I was able to post YouTube links that were useable here. But I note that (in WPF) some folks post a video photo that can simply be clicked so it goes, kinda like a photobucket photo is “there”. How do I do that?
I shot my video at 640 by 480 because my camera skipped frames at higher resolutions. I uploaded to YouTube, and then inserted the video in my post using the “insert video” icon in this editor (icon looks like a snippit of 35 mm film with a “play” arrow inside it).

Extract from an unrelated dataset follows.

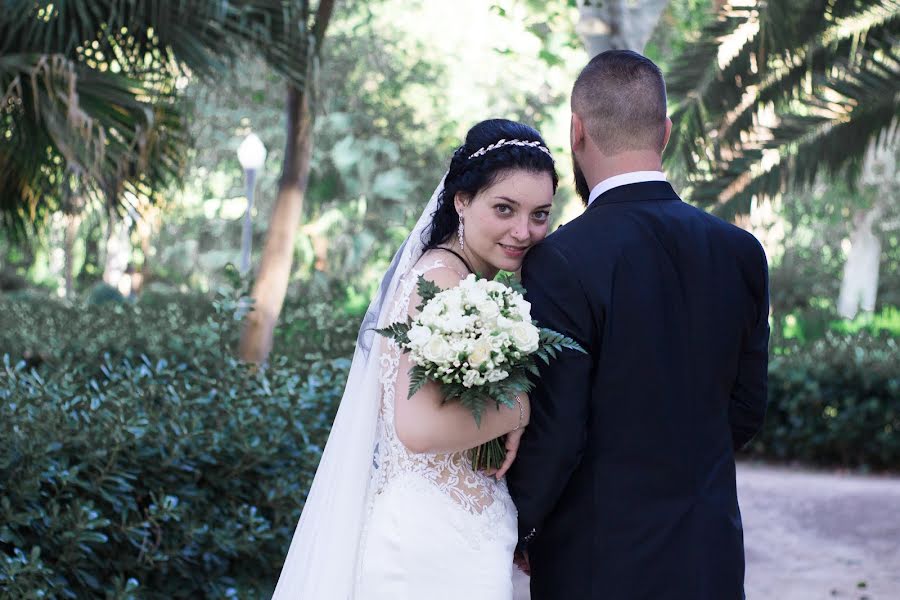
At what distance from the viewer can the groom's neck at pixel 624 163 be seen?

The videos off my camera come off as MPG format; I run them through MS Movie Maker and save them in that format, reducing the file size by at least 50%. My old camera does not do HI Def, so your files should be subatantually reduced by converting to standard format and a compressed file format like Movie Maker
My Canon turns out HD movies in .mov format. That is one of the formats uploadable to YouTube directly.

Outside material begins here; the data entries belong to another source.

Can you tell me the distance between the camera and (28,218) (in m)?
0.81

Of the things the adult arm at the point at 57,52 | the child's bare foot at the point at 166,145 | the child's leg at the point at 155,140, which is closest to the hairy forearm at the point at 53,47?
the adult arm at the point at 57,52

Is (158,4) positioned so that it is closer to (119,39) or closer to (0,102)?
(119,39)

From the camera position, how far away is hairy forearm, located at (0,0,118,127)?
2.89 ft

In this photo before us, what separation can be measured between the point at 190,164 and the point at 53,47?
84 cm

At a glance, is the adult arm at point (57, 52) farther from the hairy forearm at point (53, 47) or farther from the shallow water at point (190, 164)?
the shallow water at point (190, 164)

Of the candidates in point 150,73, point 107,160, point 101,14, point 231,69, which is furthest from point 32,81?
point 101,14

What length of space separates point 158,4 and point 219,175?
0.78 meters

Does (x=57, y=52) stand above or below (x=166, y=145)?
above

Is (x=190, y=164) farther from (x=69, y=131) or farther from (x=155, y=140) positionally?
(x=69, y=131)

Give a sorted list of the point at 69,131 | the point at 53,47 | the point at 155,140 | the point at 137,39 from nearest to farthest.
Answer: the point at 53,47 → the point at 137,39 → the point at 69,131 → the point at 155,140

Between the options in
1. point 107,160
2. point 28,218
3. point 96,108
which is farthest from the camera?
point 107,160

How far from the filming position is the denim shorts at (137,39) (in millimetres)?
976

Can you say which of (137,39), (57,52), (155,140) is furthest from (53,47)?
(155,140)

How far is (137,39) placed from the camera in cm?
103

In playing again with Movie Maker I got past my confusion on saving files and options. When choosing File / Save As the only format seems to be Movie maker Project File .wlmp format. This format seems to allow later editing. But I finally noticed the File / Save movie option, which provides lots of saving / conversion options. So I learned how to save as MPEG-4 (as its suggested option) for YouTube. That reduced the upload time to YouTube by about half. Next I need to try a Standard resolution with the camera to see how much that additionally reduces file size & upload time. I presume Standard definition will be more than adequate for computer viewing. I also guess that audio quality captured by the Canon is the same for Standard and HD shooting, but not sure.

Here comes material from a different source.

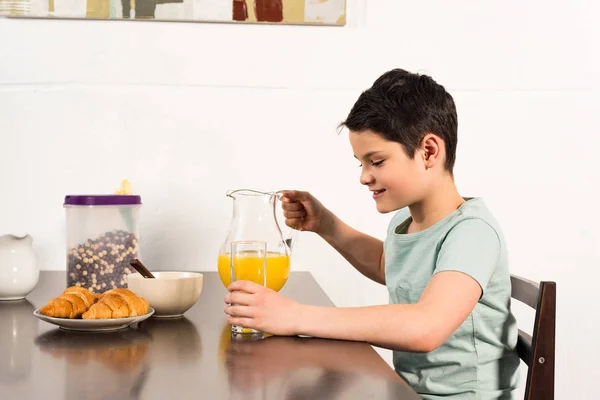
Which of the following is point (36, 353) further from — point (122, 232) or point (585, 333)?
point (585, 333)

Standard is a smaller frame size and will be a smaller file if you compress (save as .flv or mp4)Uncompressed it will still be big. No computer files are bigger than uncompressed video files. However computers are getting faster and people are always demanding higher quality video. I already have heard that a lot of kids won’t watch anything on youtube that isn’t at least 720. HD is going out of style soon and 4K will be the new black. My screen res is 1920x1080. Standard def is 640x480, less than 1/4 of my screen. Why go backwards?